Operating models for e-commerce will evolve depending on various factors including customer requirements and changing buying behaviour and the availability of appropriate technology and logistics partners. The next wave of anticipated online retail growth drivers for categories such as fast-moving consumer goods (FMCG), groceries and apparel will highly be driven through social media, chat engines and artificial intelligence (AI) bots.
Commenting on the same, Sudeep Mehrotra, Senior Director, Alvarez & Marsal India said, “The last 5 years in India have been about e-commerce channel becoming a mainstream channel (as important as traditional and organised retail) for companies to design their sales strategy. The next 5 years will be about these four models (covered in the report) gaining meaningful value share in the e-commerce delivery market size. For logistics industry incumbents and investors these ideas offer the next wave of growth”.

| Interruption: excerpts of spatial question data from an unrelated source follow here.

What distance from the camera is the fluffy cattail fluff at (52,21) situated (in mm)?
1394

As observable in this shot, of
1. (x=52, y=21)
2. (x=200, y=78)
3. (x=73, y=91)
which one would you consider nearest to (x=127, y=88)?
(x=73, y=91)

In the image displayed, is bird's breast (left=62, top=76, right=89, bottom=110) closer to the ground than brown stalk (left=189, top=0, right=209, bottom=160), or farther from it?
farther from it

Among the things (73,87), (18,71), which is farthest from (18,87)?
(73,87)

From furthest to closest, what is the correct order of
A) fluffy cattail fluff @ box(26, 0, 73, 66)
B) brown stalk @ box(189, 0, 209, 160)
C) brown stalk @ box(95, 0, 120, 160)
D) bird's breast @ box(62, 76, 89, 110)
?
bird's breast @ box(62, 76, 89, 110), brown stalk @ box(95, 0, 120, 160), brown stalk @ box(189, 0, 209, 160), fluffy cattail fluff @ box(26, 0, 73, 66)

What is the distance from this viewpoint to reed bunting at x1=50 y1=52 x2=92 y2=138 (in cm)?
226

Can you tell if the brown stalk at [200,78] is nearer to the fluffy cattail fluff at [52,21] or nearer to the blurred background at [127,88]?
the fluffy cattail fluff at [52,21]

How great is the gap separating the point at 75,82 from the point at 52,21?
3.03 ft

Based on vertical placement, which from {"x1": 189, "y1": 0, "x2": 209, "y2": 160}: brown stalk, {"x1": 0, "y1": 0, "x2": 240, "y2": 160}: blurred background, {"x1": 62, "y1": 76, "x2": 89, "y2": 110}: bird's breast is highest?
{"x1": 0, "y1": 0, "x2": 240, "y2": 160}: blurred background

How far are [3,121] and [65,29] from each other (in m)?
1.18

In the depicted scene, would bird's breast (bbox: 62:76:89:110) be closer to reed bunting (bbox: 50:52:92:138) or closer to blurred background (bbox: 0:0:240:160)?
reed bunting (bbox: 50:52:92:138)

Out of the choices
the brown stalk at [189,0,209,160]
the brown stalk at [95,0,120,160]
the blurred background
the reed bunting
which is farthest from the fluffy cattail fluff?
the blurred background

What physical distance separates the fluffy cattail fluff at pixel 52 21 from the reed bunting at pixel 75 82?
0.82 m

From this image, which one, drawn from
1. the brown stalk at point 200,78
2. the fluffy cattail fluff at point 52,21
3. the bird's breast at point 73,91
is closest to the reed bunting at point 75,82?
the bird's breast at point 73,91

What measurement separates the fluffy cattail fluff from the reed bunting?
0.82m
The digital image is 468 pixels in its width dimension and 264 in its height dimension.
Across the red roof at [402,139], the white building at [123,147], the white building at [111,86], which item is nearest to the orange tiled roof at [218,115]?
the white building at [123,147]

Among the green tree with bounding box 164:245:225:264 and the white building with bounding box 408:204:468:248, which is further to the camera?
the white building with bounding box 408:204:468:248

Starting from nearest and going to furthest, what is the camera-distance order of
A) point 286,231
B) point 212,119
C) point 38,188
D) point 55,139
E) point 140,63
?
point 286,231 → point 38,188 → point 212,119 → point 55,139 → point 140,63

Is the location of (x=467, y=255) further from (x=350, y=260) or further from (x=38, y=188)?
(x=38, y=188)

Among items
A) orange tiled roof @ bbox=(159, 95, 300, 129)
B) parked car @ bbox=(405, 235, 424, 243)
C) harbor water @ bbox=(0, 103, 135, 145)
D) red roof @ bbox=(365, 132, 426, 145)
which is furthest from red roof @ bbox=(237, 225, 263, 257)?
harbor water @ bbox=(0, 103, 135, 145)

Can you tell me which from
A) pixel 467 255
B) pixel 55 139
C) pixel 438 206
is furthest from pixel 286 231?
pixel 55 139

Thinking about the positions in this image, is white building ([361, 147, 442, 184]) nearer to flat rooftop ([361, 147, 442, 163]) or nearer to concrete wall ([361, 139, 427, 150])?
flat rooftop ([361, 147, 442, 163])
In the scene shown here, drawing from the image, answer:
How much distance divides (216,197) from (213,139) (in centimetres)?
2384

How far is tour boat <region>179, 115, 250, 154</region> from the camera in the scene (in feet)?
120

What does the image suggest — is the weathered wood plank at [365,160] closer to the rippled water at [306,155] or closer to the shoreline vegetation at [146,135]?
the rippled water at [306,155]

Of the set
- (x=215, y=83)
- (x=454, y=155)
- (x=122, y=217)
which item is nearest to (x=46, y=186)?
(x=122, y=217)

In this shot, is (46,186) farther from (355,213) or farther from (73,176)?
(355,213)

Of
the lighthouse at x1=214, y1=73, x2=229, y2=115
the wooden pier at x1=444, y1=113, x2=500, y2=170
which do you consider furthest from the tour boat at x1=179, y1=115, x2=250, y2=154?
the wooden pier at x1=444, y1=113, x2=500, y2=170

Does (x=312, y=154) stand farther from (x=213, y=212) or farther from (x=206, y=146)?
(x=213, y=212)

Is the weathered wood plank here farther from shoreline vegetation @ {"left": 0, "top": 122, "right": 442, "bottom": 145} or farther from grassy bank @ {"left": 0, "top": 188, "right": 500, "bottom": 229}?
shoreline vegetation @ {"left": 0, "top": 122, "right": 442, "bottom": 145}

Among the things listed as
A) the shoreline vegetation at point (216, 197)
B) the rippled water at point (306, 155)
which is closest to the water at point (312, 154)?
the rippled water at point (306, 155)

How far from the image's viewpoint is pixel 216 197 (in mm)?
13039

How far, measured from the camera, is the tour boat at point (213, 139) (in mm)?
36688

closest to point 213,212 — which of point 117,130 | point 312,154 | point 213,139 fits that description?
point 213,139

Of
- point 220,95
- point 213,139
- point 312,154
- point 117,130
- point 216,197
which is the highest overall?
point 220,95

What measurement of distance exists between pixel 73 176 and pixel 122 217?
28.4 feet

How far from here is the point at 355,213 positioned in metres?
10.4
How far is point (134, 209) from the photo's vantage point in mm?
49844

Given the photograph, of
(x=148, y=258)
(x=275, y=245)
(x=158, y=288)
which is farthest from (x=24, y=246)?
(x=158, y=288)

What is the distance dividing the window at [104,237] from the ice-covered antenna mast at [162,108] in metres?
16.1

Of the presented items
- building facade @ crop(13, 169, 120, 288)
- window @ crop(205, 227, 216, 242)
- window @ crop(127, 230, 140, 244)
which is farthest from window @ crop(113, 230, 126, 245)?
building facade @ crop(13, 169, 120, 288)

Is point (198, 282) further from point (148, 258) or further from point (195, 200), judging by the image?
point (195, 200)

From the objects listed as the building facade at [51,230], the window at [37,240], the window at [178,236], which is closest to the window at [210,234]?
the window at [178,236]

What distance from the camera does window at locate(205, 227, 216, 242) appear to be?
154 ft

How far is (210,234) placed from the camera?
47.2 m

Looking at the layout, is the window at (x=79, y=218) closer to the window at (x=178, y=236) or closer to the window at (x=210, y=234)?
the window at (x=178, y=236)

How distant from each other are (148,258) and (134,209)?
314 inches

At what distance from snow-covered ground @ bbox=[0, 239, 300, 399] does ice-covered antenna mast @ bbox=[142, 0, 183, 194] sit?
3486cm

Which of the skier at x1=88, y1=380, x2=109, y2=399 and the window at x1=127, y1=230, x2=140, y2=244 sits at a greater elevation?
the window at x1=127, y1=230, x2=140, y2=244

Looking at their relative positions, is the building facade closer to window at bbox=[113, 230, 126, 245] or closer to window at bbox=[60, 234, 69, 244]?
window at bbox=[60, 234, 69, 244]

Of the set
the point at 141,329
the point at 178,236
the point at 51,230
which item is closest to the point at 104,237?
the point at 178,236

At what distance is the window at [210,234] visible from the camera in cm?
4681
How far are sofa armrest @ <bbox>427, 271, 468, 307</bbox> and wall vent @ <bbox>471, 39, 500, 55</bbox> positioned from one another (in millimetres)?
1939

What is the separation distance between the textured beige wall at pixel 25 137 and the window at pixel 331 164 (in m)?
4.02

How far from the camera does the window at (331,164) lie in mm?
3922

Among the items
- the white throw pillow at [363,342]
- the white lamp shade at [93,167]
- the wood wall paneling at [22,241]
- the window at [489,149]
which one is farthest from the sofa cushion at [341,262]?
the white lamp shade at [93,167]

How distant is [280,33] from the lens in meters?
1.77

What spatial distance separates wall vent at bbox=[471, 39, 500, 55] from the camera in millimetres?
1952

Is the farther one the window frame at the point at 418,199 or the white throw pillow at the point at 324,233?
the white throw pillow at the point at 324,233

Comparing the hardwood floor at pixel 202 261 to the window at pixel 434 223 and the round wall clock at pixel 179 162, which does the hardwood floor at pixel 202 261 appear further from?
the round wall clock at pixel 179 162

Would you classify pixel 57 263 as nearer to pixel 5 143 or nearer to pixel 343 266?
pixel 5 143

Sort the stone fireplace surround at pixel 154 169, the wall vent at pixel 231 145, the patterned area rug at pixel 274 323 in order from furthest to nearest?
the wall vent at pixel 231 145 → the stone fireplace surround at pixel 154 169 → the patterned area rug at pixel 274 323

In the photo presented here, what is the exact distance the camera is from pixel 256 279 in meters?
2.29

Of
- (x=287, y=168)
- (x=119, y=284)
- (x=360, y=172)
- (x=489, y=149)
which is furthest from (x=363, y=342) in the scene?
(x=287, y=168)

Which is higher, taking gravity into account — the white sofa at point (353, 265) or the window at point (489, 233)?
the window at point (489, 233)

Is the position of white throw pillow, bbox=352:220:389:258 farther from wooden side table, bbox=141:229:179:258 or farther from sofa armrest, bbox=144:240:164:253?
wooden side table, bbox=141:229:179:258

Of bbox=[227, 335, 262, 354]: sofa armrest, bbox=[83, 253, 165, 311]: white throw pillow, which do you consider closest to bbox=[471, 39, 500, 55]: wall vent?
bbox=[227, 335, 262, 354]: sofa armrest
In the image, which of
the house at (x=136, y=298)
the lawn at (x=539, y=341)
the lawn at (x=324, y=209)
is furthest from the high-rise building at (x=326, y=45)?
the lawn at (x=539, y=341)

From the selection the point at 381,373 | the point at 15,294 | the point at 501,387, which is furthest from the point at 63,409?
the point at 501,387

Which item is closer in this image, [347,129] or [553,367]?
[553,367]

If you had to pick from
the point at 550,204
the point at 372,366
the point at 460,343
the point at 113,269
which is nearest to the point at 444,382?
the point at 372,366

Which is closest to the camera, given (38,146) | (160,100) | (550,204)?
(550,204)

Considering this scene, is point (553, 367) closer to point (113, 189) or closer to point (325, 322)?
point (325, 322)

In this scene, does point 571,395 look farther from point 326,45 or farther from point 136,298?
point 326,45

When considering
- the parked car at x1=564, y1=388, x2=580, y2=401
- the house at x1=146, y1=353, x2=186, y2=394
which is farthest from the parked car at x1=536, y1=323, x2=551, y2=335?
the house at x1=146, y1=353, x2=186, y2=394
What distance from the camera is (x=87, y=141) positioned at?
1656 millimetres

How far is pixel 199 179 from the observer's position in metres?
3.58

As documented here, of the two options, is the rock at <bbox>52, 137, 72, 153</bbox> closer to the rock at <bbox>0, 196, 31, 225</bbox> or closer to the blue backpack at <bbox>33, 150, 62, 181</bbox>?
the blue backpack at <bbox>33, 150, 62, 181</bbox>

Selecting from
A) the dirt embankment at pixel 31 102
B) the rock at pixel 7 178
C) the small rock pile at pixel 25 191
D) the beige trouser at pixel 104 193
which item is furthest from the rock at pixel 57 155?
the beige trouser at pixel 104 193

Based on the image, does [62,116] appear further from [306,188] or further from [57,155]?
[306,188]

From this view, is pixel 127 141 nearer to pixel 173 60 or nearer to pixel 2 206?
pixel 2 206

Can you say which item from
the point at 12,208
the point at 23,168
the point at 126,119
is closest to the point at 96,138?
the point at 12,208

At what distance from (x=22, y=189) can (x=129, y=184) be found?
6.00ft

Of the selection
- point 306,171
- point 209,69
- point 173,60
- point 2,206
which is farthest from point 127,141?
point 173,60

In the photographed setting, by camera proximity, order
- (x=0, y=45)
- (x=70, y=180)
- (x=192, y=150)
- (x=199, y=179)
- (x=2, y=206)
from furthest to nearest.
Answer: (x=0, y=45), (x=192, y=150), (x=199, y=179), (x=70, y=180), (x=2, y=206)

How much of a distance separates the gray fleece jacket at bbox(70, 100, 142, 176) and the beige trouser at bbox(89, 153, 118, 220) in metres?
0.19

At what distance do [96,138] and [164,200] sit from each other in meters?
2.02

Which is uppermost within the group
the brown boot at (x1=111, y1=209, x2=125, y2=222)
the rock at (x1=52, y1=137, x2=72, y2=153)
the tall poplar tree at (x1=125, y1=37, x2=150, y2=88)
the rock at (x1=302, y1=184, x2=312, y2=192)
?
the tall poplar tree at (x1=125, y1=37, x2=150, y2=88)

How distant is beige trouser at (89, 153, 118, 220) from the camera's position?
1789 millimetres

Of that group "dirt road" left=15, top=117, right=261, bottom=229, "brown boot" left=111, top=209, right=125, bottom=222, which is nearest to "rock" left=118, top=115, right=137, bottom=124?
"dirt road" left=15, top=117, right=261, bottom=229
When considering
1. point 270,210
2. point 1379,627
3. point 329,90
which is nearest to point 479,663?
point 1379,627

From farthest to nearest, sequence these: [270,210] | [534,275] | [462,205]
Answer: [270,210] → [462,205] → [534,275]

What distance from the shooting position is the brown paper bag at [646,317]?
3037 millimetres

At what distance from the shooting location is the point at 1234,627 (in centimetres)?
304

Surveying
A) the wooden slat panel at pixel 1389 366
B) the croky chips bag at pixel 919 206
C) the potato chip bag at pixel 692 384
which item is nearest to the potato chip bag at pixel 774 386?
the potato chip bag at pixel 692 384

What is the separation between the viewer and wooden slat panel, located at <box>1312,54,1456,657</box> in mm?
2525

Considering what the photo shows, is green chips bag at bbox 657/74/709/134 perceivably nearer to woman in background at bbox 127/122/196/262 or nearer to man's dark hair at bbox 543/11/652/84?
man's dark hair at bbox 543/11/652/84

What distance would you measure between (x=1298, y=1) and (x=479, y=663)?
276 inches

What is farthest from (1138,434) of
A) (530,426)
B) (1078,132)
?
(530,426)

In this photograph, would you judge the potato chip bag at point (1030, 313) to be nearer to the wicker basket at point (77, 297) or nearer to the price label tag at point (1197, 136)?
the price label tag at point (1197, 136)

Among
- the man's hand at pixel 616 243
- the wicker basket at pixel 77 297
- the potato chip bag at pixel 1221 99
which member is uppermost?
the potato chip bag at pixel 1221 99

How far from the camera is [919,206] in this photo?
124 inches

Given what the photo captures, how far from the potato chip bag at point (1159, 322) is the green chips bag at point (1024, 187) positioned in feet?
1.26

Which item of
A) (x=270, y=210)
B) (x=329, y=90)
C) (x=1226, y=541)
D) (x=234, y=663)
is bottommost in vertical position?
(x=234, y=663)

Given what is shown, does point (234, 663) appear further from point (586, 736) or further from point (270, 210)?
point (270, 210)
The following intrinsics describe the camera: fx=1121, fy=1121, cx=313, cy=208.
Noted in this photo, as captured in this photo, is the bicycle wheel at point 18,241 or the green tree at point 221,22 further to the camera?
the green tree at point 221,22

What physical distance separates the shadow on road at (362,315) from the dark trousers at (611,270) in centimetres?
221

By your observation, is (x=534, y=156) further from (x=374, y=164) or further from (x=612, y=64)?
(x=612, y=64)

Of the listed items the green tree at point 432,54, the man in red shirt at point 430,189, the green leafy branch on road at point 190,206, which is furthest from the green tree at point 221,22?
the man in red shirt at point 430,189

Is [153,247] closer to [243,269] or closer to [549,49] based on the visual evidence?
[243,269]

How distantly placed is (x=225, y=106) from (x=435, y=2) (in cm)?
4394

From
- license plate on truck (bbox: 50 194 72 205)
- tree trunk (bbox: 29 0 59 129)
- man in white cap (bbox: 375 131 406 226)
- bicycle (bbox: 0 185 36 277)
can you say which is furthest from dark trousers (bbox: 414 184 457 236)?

The paper attributes the growth of e-commerce over the last decade to internet penetration, smartphone adoption and category expansion. It also states that categories such as electronics have been led by horizontal marketplaces, while penetration in groceries, furniture, pharmacy and cosmetics has been led by specialists.
Some of the key evolving models for e-commerce include order to store for apparel; dark store for FMCG/ grocery and meat/pharmaceuticals; store to customer deliveries for FMCG grocery and omnichannel presence for retailers.
The white paper also suggests that in order to ensure these models function seamlessly, e-commerce companies will need to work with technology and logistics partners that can deliver across all stages of the customer journey as well as service level agreements (SLAs).